I appreciate your criticism @ohmi. I agree that there is still much work to be done before the platform can be taken seriously by wider audiences. Your previous post on the Scalability of update calls in a common scenario underscores some important considerations for building scalable applications. Though perhaps our perspectives still differ. I concur with my colleague that there are many use cases where horizontal scaling is not only possible, but also easy and effective. Please create separate threads for data privacy regulations and customer dispute resolution. Those are great topics for further discussion.
Management was recently given the green light to put all documentation and source code into the public domain, including the Public Specification, the Haskell Reference Implementation, the Production Rust Implementation, the Motoko Compiler, amongst many other things. I cannot guarantee this will include the benchmarks you are looking for, but hopefully it answers more questions than it creates. I think the lack of public materials has certainly contributed to less interest and lower traffic here.
Respectfully, it is highly disingenuous to assert without evidence that the organization is running a Ponzi scheme of sorts. I would not work here if that was the case.
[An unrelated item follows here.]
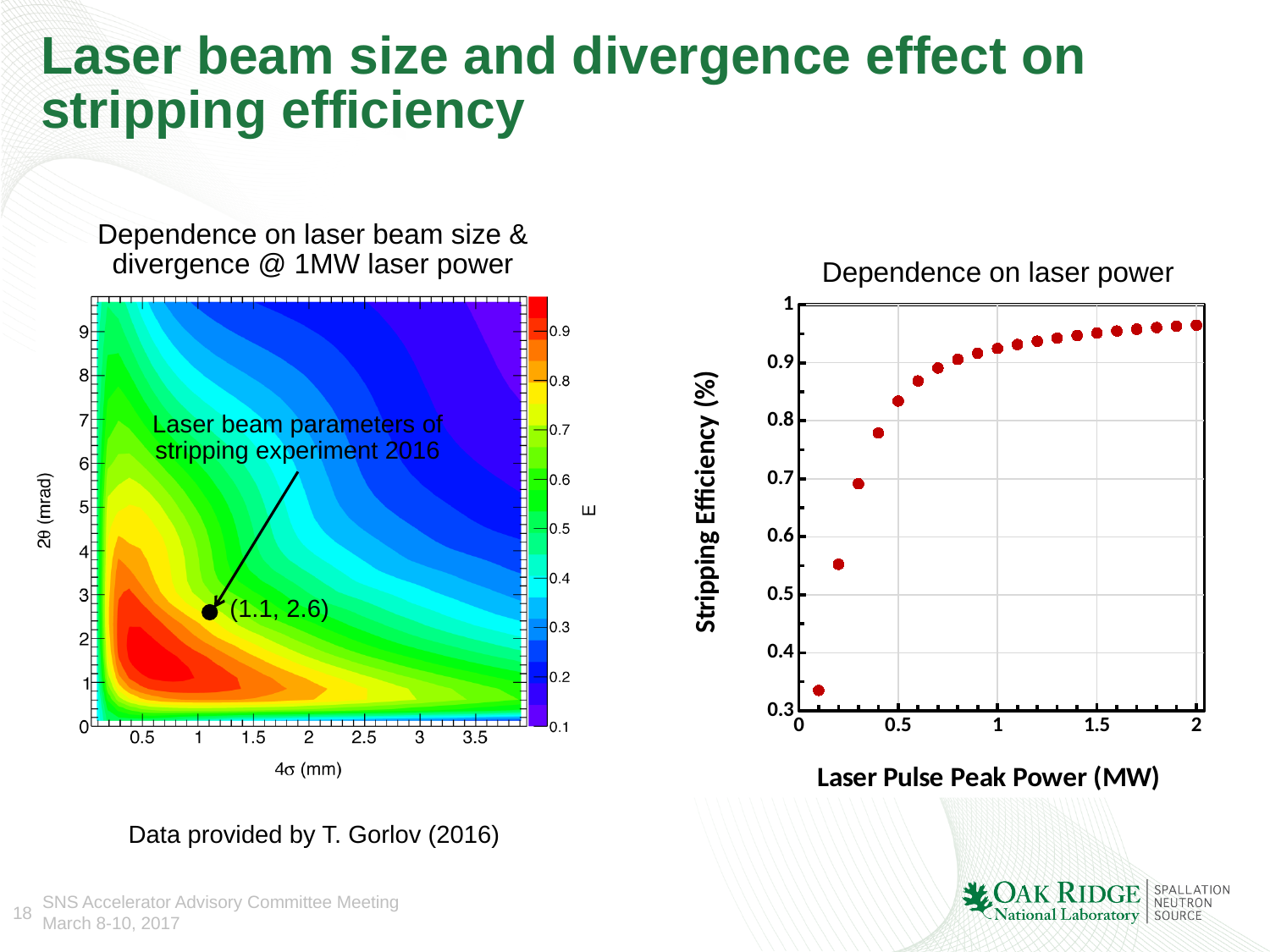
In the 'Dependence on laser power' chart, do the stripping efficiency values rise or fall as laser pulse peak power increases? rise In the 'Dependence on laser power' chart, at which laser pulse peak power is the stripping efficiency highest? 2 MW What kind of chart is the 'Dependence on laser power' chart on the right? scatter plot In the left contour chart, what are the coordinates of the marked point labelled as the laser beam parameters of the 2016 stripping experiment? (1.1, 2.6) In the 'Dependence on laser power' chart, is the stripping efficiency at 2 MW greater or less than 0.9? greater In the 'Dependence on laser power' chart, is the stripping efficiency at 0.1 MW greater or less than 0.4? less How many data points are plotted in the 'Dependence on laser power' chart? 20 What is the x-axis label of the 'Dependence on laser power' chart? Laser Pulse Peak Power (MW) In the 'Dependence on laser power' chart, is the stripping efficiency at 0.5 MW greater or less than 0.8? greater What kind of chart is the 'Dependence on laser beam size & divergence @ 1MW laser power' chart on the left? contour plot In the 'Dependence on laser power' chart, at which laser pulse peak power is the stripping efficiency lowest? 0.1 MW In the 'Dependence on laser power' chart, is the stripping efficiency at 1 MW larger or smaller than at 0.5 MW? larger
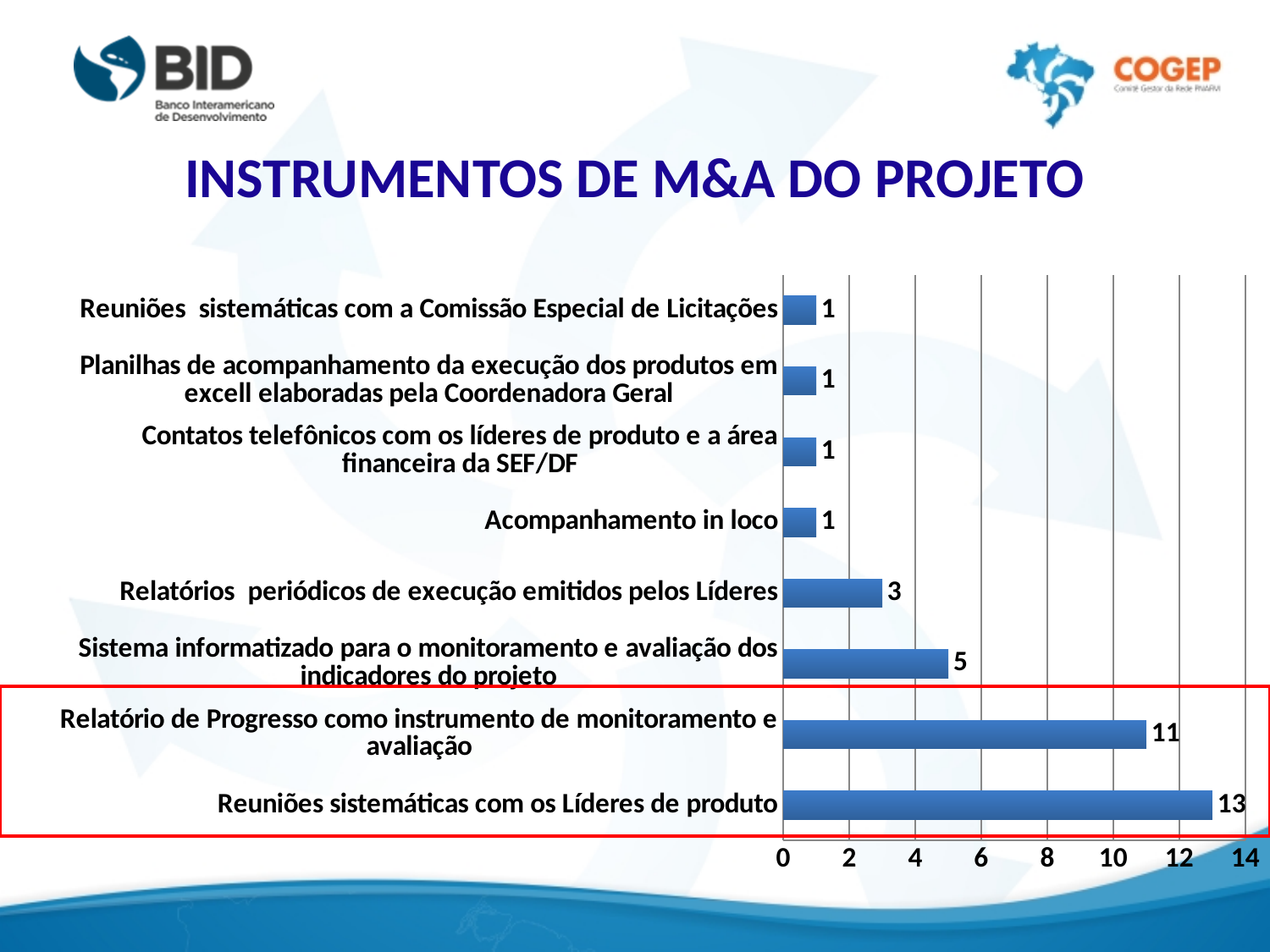
What is the value for "Acompanhamento in loco"? 1 What is the title of the slide containing the chart? INSTRUMENTOS DE M&A DO PROJETO Which category has the highest value? Reuniões sistemáticas com os Líderes de produto What is the value for "Relatórios periódicos de execução emitidos pelos Líderes"? 3 What is the difference between the values for "Reuniões sistemáticas com os Líderes de produto" and "Relatório de Progresso como instrumento de monitoramento e avaliação"? 2 Which is larger: the value for "Sistema informatizado para o monitoramento e avaliação dos indicadores do projeto" or the value for "Relatórios periódicos de execução emitidos pelos Líderes"? Sistema informatizado para o monitoramento e avaliação dos indicadores do projeto What is the value for "Relatório de Progresso como instrumento de monitoramento e avaliação"? 11 How many categories are shown in the chart? 8 How many categories have a value of 1? 4 What is the value for "Sistema informatizado para o monitoramento e avaliação dos indicadores do projeto"? 5 What kind of chart is shown on the slide? Bar chart What is the value for "Reuniões sistemáticas com os Líderes de produto"? 13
Shipping killer apps that attract end customers is a top priority for the SDK team, and me in particular. We had some success last year with LinkedUp and CanCan, and I was greatly inspired by projects from the Tungsten Demo Day. We are working hard to set the groundwork for what comes next as more features become available and existing features become more reliable.
I apologize wholeheartedly for that reference, I did not intend to imply anything malicious. The entire paragraph was pointless and I removed it. Thank you for your interesting response and I will look forward to more positive news in the days to come.
I am a Founder of a startup in the collaboration software space. We have an app built with traditional tools on a cloud server, weact.chat. I have been looking at DFinity IC as an option for WeAct in the future but finding developers who are comfortable with this kind of port has not been easy. My team is focused on getting the current app out on IOS and Android so they lack the bandwidth to test DFinity.
We also have three other projects being planned for this year (if folks are interested) around disinformation detection, hate speech control, and a fun project to help local businesses/coaches/teachers move online in a Zoom world. ray@oblivion.io.
What is the best way to get an app port idea evaluated by the DFinity team in terms of the preparedness of the platform for said app (weact.chat). We have IOS and Android betas done but we are intrigued by DFinity’s potential. The question - is it too soon to start work on the platform and should we just be doing programming examples? We are also interested in the VC fund setup to fund early DFinity projects. I will work that angle through the website.